The magnificently refurbished Art Deco Ambassador Hotel ( / 414-342-8400) lies immediately to the west of downtown and the impressive sprawl of Marquette University, near the Pabst Mansion and the Irish cultural and Heritage Center. The Ambassador’s much-needed rejuvenation was a multiyear project for its owner, Rick Wiegand, who eventually put about $12 million into it. The building, which went up in 1928, is credited with being a decisive force in the neighborhood’s revitalization.

Two of the city’s downtown hotels, close to Lake Michigan and the audacious Santiago Calatrava–designed Milwaukee Art Museum wing, are listed with the Historic Hotels of America. Both have lobby bars that are at once lively and soothing.

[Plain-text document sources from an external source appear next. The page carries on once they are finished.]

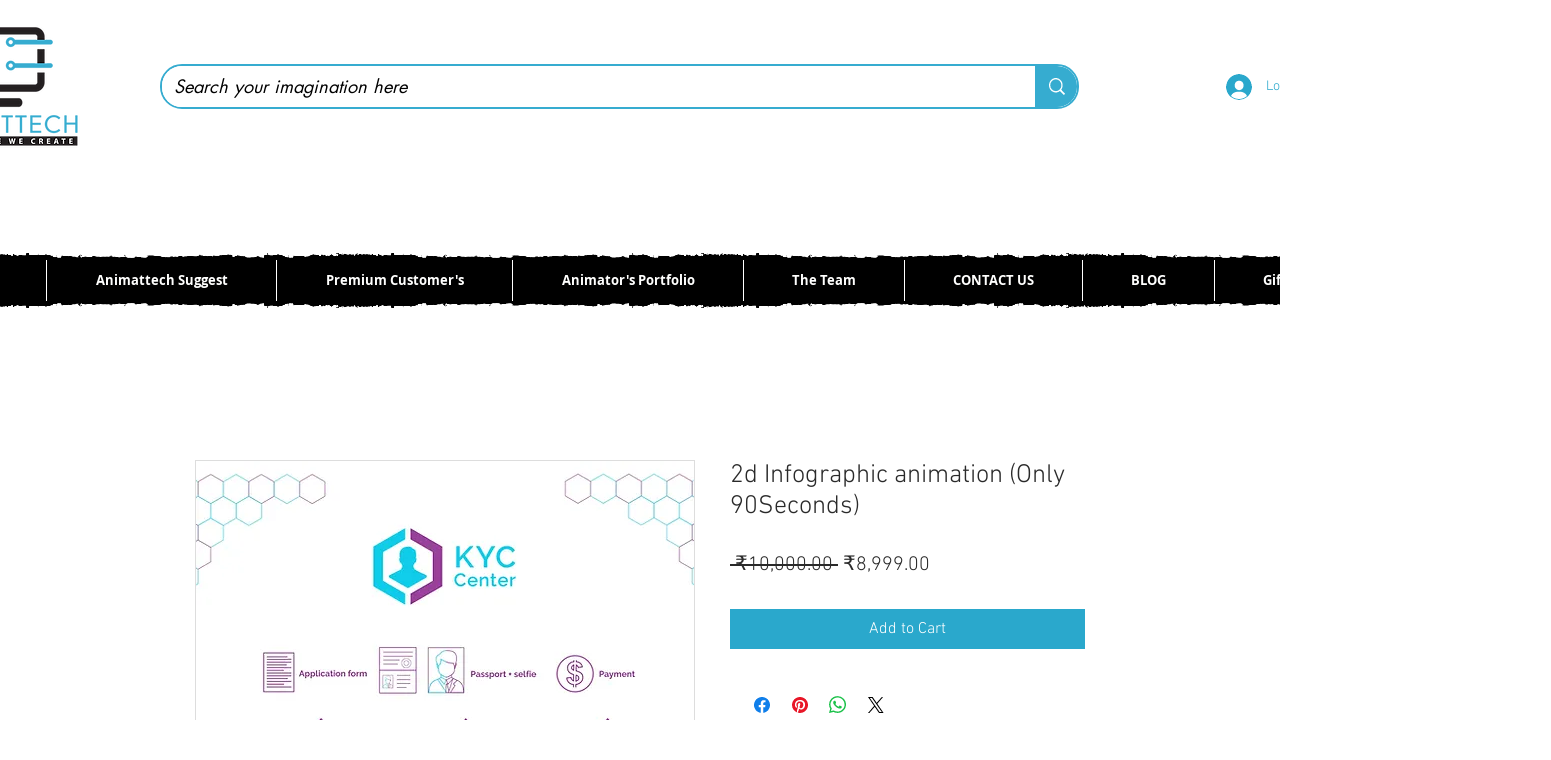

--- FILE ---
content_type: text/html; charset=utf-8
request_url: https://www.google.com/recaptcha/api2/aframe
body_size: 268
content:
<!DOCTYPE HTML><html><head><meta http-equiv="content-type" content="text/html; charset=UTF-8"></head><body><script nonce="GDX_BJcyjeWDc3AD5xDumg">/** Anti-fraud and anti-abuse applications only. See google.com/recaptcha */ try{var clients={'sodar':'https://pagead2.googlesyndication.com/pagead/sodar?'};window.addEventListener("message",function(a){try{if(a.source===window.parent){var b=JSON.parse(a.data);var c=clients[b['id']];if(c){var d=document.createElement('img');d.src=c+b['params']+'&rc='+(localStorage.getItem("rc::a")?sessionStorage.getItem("rc::b"):"");window.document.body.appendChild(d);sessionStorage.setItem("rc::e",parseInt(sessionStorage.getItem("rc::e")||0)+1);localStorage.setItem("rc::h",'1770146156242');}}}catch(b){}});window.parent.postMessage("_grecaptcha_ready", "*");}catch(b){}</script></body></html>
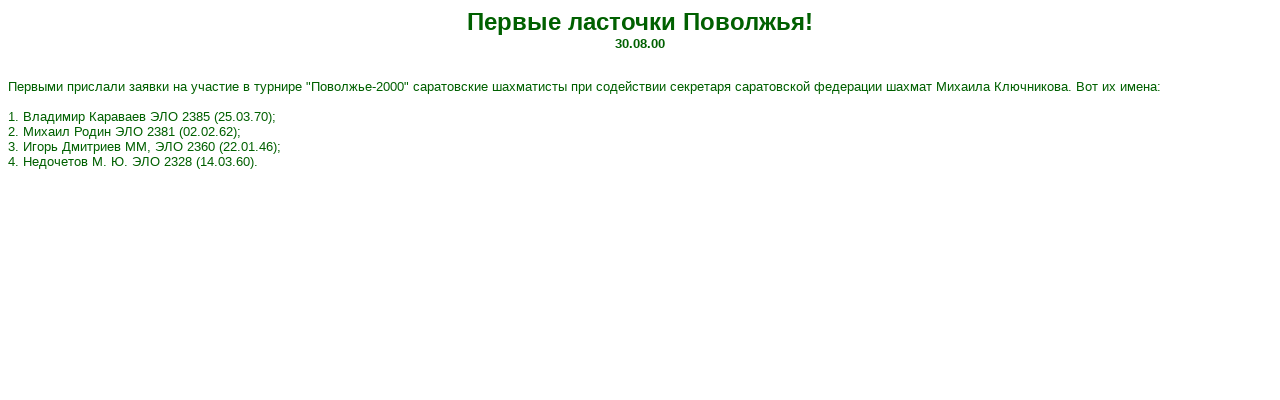

--- FILE ---
content_type: text/html
request_url: http://ulchess.ulsu.ru/news2000/0008301.htm
body_size: 776
content:
<!--������ �������� ��������!-->
<html>
<head>
	<title>�������</title>
</head>
<!--#include file='top.htm'-->
<tr height="74%" valign="top">
	<td><font face="Verdana,Arial" size="-1" color="#006000">
	<font size="+2"><b><div align="center">������ �������� ��������!</font><br>30.08.00</div></b><br>
	<p align="justify">
	
	������� �������� ������ �� ������� � ������� "��������-2000" ����������� ���������� ��� ���������� ��������� ����������� ��������� ������ ������� ����������. ��� �� �����:
<br><br>
	1. ��������  �������� ��� 2385 (25.03.70);  <br>
	2. ������ �����  ��� 2381 (02.02.62); <br>
	3. ����� �������� ��,  ��� 2360 (22.01.46); <br>
	4. ��������� �. �. ��� 2328 (14.03.60).
	
	</p></font>
	</td>
</tr>
<!--#include file='bottom.htm'-->
</table>
</body>
</html>
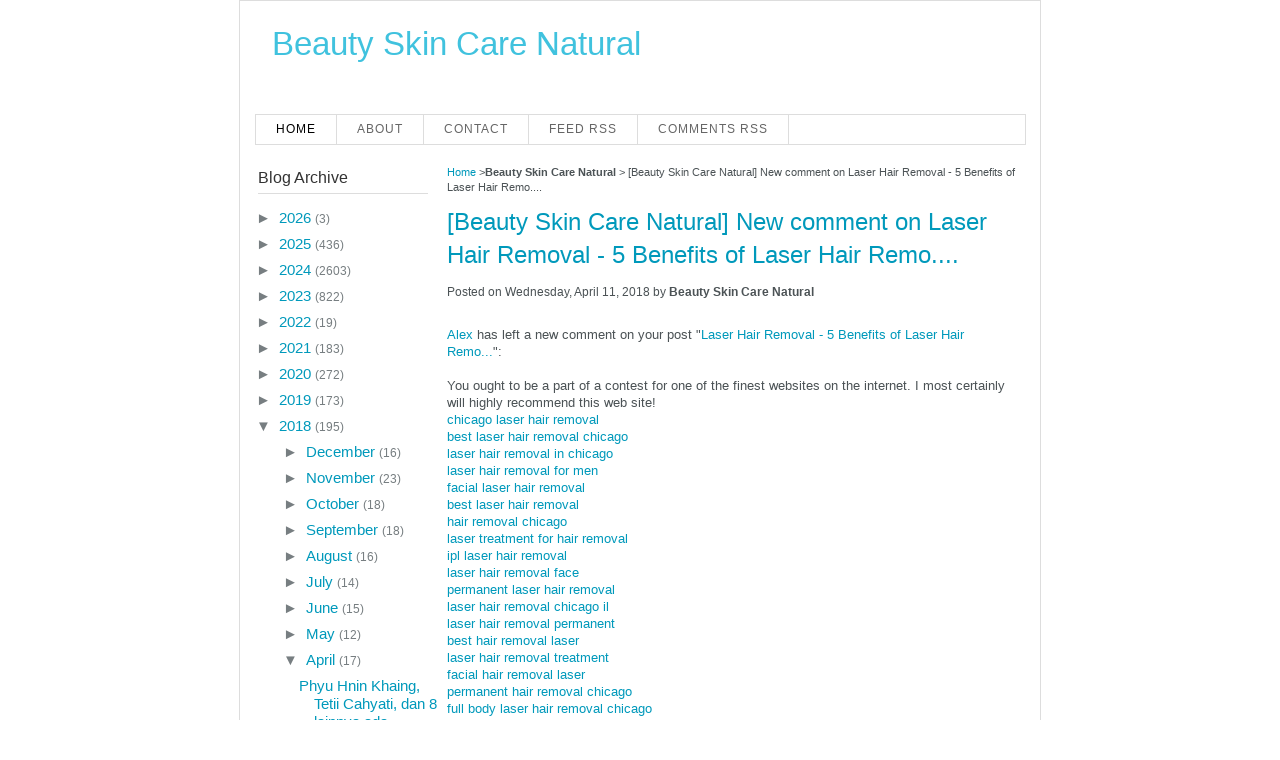

--- FILE ---
content_type: text/html; charset=utf-8
request_url: https://accounts.google.com/o/oauth2/postmessageRelay?parent=https%3A%2F%2Fbeautyskincarenatural.blogspot.com&jsh=m%3B%2F_%2Fscs%2Fabc-static%2F_%2Fjs%2Fk%3Dgapi.lb.en.2kN9-TZiXrM.O%2Fd%3D1%2Frs%3DAHpOoo_B4hu0FeWRuWHfxnZ3V0WubwN7Qw%2Fm%3D__features__
body_size: 162
content:
<!DOCTYPE html><html><head><title></title><meta http-equiv="content-type" content="text/html; charset=utf-8"><meta http-equiv="X-UA-Compatible" content="IE=edge"><meta name="viewport" content="width=device-width, initial-scale=1, minimum-scale=1, maximum-scale=1, user-scalable=0"><script src='https://ssl.gstatic.com/accounts/o/2580342461-postmessagerelay.js' nonce="kDsLwpw_fVpfazNSn2vZVA"></script></head><body><script type="text/javascript" src="https://apis.google.com/js/rpc:shindig_random.js?onload=init" nonce="kDsLwpw_fVpfazNSn2vZVA"></script></body></html>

The Pfister Hotel ( / 414-273-8222), which opened in 1893, has a threestory-tall lobby as extravagant as a late-nineteenth-century ocean liner. Its fame is well deserved.

The Hotel Metro ( / 414-272-1937), just around the corner, was constructed in 1937 as an office building and was converted, with imagination and great expense, to a luxury hotel less than a decade ago.

Both hotels are near the vigorous new nightclub and restaurant district along North Milwaukee Street. If you are out for a stroll there, check Cubanitas ( / 414-225-1760) for mojitos and Havana-style pork sandwiches—and a sense of just how well this old German town can accommodate the invigorating presence of newer arrivals.